*WORK REQUIRED*
After locating the line with "order: Artiodactyla", reproduce it and all following lines of the listing below exactly, stopping only at the final line.
Start of DATA LISTING
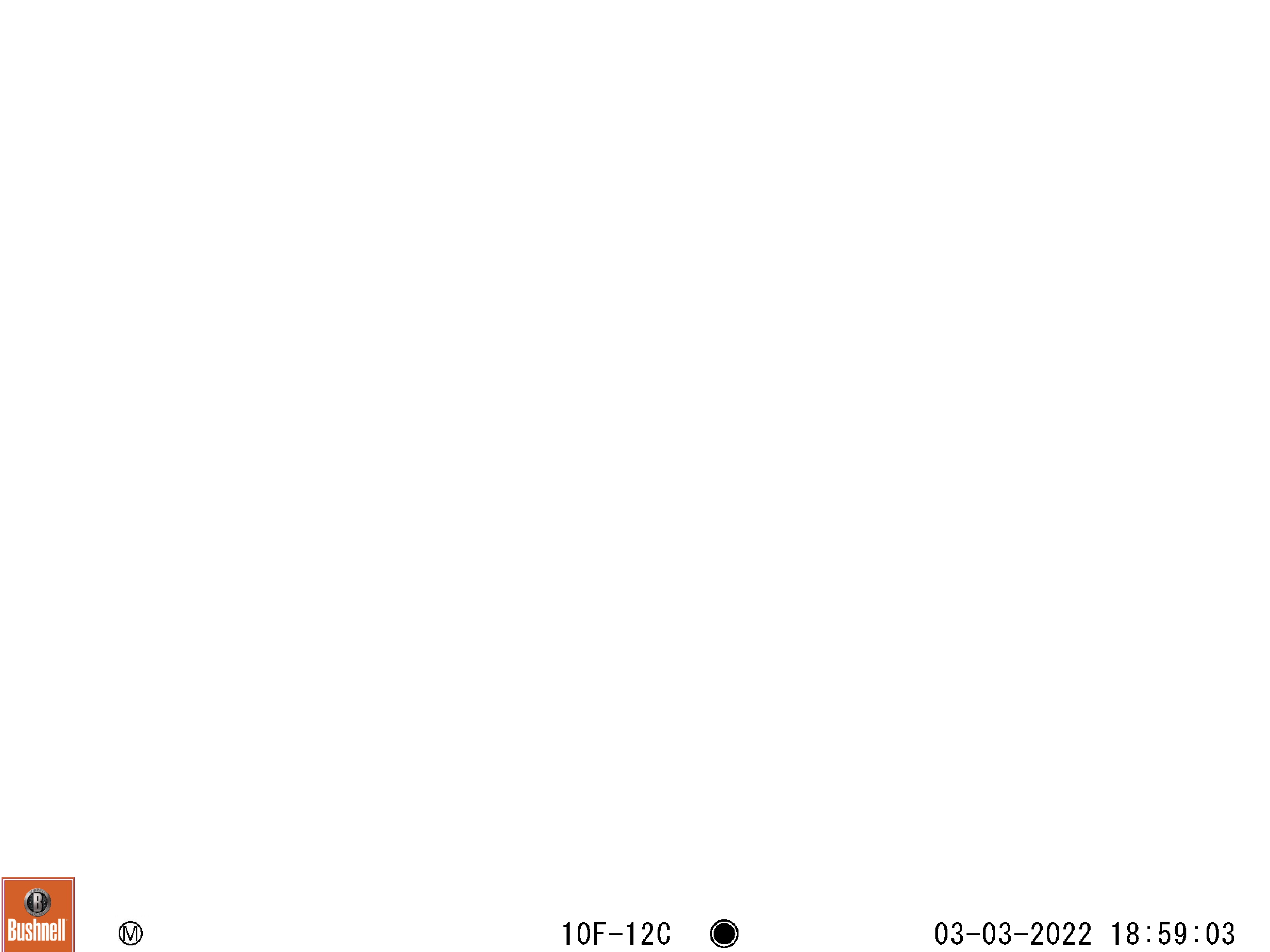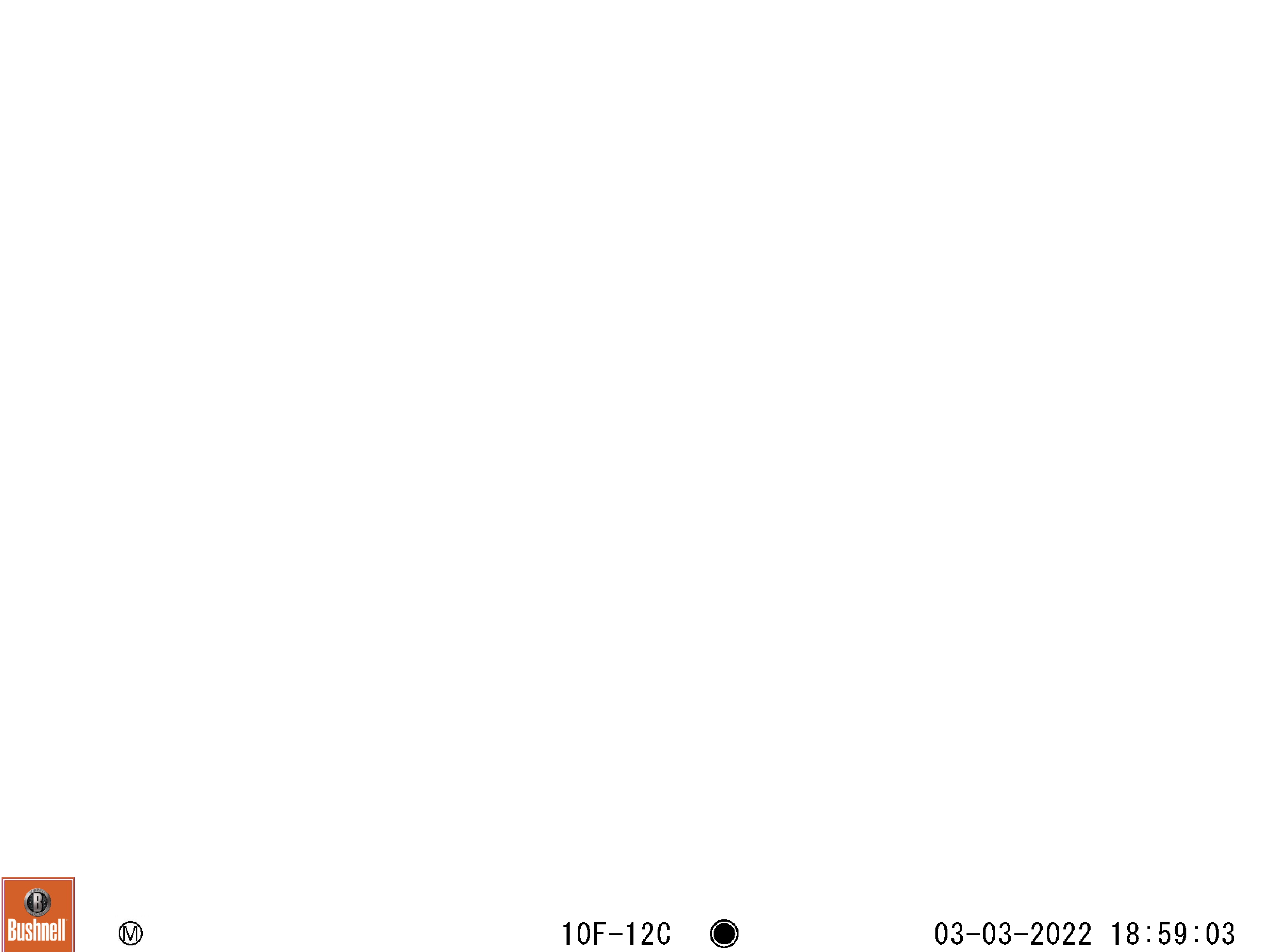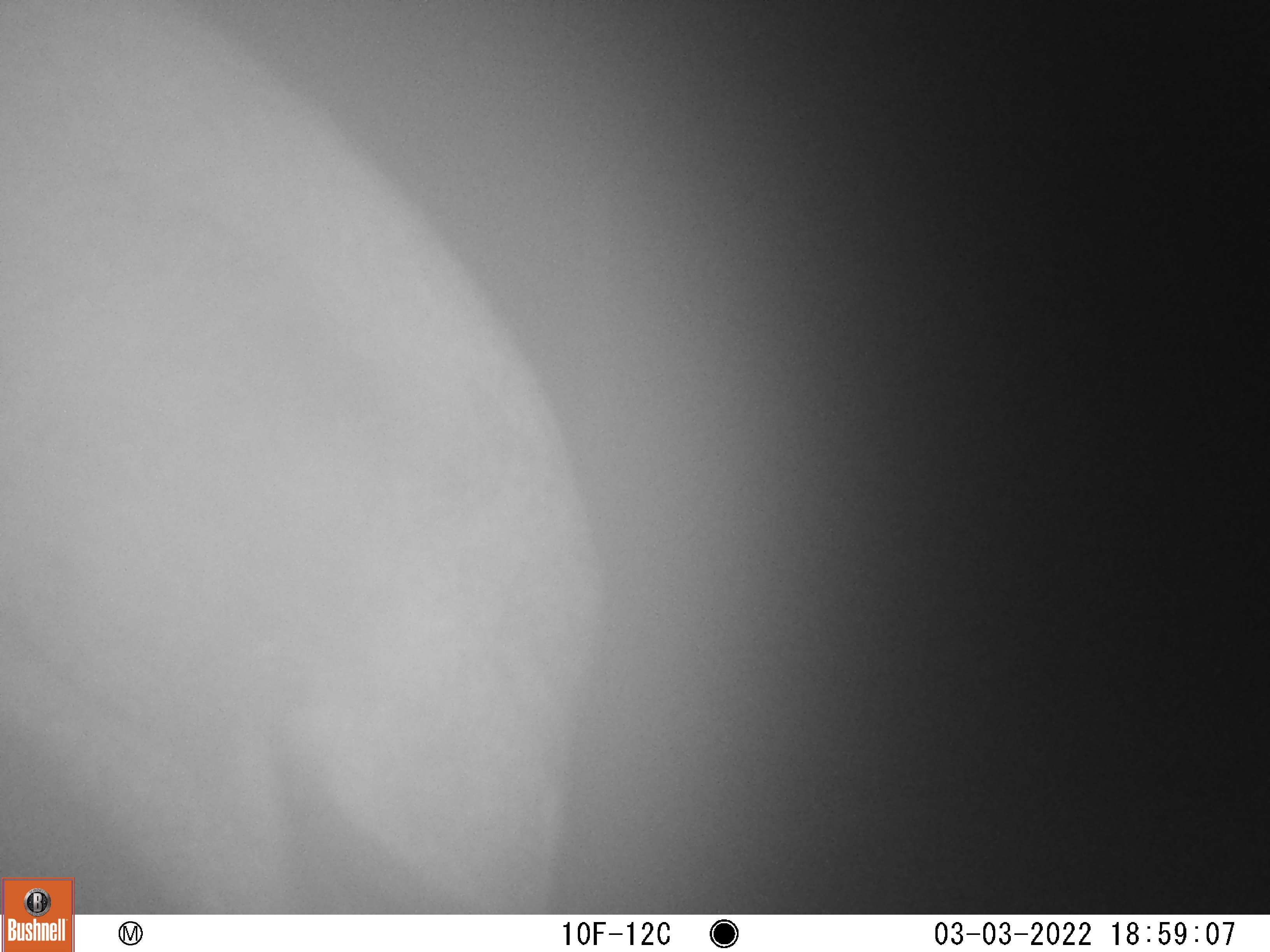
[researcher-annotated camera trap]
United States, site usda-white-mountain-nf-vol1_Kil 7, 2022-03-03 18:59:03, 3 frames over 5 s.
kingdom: Animalia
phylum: Chordata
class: Mammalia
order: Artiodactyla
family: Cervidae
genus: Alces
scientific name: Alces alces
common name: moose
Moose (Alces alces).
End of DATA LISTING
*RESULT FOR THIS TASK*
order: Artiodactyla
family: Cervidae
genus: Alces
scientific name: Alces alces
common name: moose
Moose (Alces alces).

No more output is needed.